LAM/MPI logo

LAM/MPI General User's Mailing List Archives

  |   Home   |   Download   |   Documentation   |   FAQ   |   all just in this list

From: Robin Humble (rjh_at_[hidden])
Date: 2003-06-04 23:16:04


On Wed, Jun 04, 2003 at 11:30:10PM -0400, Peter McLachlan wrote:
>nodes at a time. I'd love to see a meshed implementation that allowed you
>to test bandwidth simultaneously between N nodes. (I know, I know, I
>should stop complaining and write one :P)

the PMB benchmark does this.
  http://www.pallas.com/e/products/pmb/

>running is the Linpack cluster benchmark. (HPL == High Performance
>Linpack I believe).
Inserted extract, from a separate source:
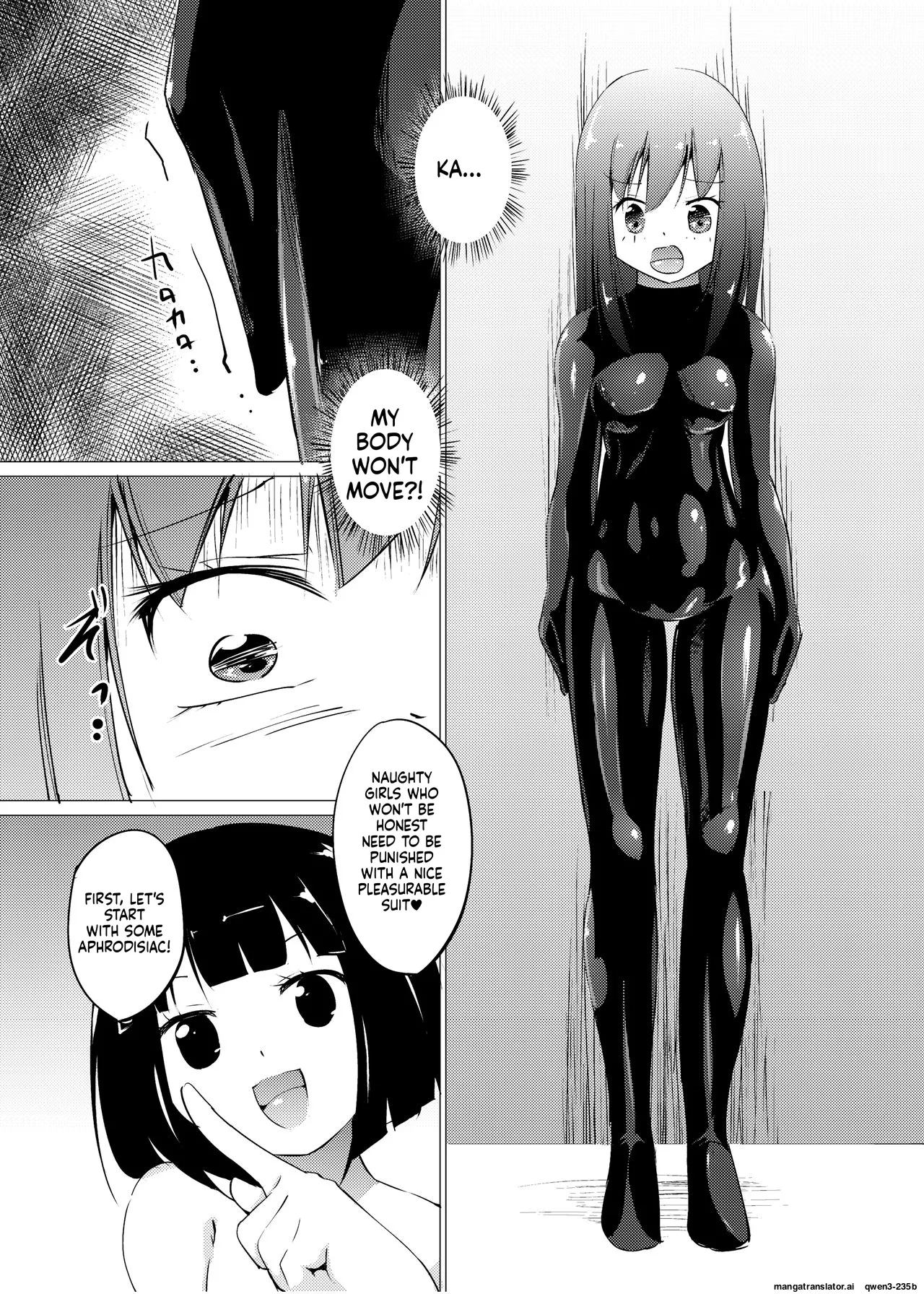 [Zokubutsu.zip (Asuka)]Marionette(1) [Digital] (SCANMTL) Page 6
It should scale well I would think. The latency

it scales fairly linearly.

>numbers seem to be fine from netPIPE, latency for a 131kb message for
>instance is 0.001512s which seems reasonable.
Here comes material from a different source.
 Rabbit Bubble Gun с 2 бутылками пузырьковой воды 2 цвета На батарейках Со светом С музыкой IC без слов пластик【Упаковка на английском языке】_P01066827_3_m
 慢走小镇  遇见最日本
There are a million tunables with the HPL code you probably have to try
many of them before you get a good set for your particular machine.
The HPL tuning guide will help. The first step is to choose a problem
size that uses (almost) all the memory.

Also if you are trying for top500.org rather than just for fun, then
you should be using Intel Blas/MKL as it's much faster than ATLAS.
There are other tweaks out there, but I'll leave you to find those :)
Turning off hyperthreading (boot with 'noht') will also probably help.

Are you running with something like 'mpirun C ...'?
Locality is important for most parallel codes, and the C option puts
neighbouring processes on the same node.
Also the -O option is important for lam-6.5.9, but lam-7 auto-detects
this I believe.

cheers,
robin